Well-being after stroke: A qualitative evaluation of how can General Practice help
Problem
Over 1 million individuals are living after stroke in England. A third of people after stroke will develop post-stroke depression (PSD), with yet more suffering from emotional distress. Evaluations of unmet needs after stroke suggest mental health symptoms are often underdiagnosed and undertreated, with associated poorer medication compliance, lower quality of life, and increased mortality. NICE recommends screening for depression after stroke. As the majority of NHS clinician contact occurs through General Practice (GP), the factors underlying unmet mental health needs are of great relevance to service design and provision. The current study aims to explore individuals’ experiences of mental health screening and care after stroke within GP. It intends to identify: facilitators and barriers to emotional and mental health care after stroke in GP, viability of an unmet needs tool, perceptions of current mental health interventions after stroke within GP (pharmacological, psychological, social, other), and any variation in experiences according to individuals’ socioeconomic status, ethnicity, or level of disability.
Approach
A qualitative grounded theory study involving 10-15 participants diagnosed with stroke/TIA three months to three years prior to study initiation. Individuals meeting inclusion criteria were identified from the electronic care record of five GP practices in East Lancashire. Invitation to participate is via a letter and subsequent phone call. A purposive sample of respondents will be selected to maximise variation based on age, gender, stroke/TIA, and ethnicity. Participants will complete a modified Rankin Scale, Health Inequality Assessment, ‘Patient Concerns Inventory’ (PCI) on unmet health and social needs after stroke, and a one-on-one semi-structured interview. Video recording and communication aids will be offered to participants to facilitate interview responses. Additional relevant supportive information on individuals’ stroke, consultation, and mental health will be obtained from the GP care record. Analysis will be undertaken using a grounded theory methodology employing constant comparison within the Framework approach. The assessments, interviews, and transcript analysis will be undertaken by an academic GP clinical fellow within one of the practices.
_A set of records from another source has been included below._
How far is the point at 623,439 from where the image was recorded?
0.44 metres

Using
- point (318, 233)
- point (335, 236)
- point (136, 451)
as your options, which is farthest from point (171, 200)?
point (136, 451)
Rigor and trustworthiness will be ensured through cross-checking of interpretations and themes generated by two senior researchers within the stroke research team. Depth of knowledge generated will be increased through consideration of findings from the participant care record, PCI answers, interview video recordings (in mild-moderate communication difficulties) and interview field notes.
Findings
Data collection is ongoing. Study conclusion is expected by July 2018. Identified facilitators/barriers to GP mental health care after stroke will be considered in the context of participant socioeconomic status, ethnicity, and level of disability after stroke.
Consequences
Findings will be disseminated to stroke stakeholders, policy makers, and study participants. By informing delivery of GP mental health care after stroke, the study intends to improve quality of life, morbidity, and life expectancy.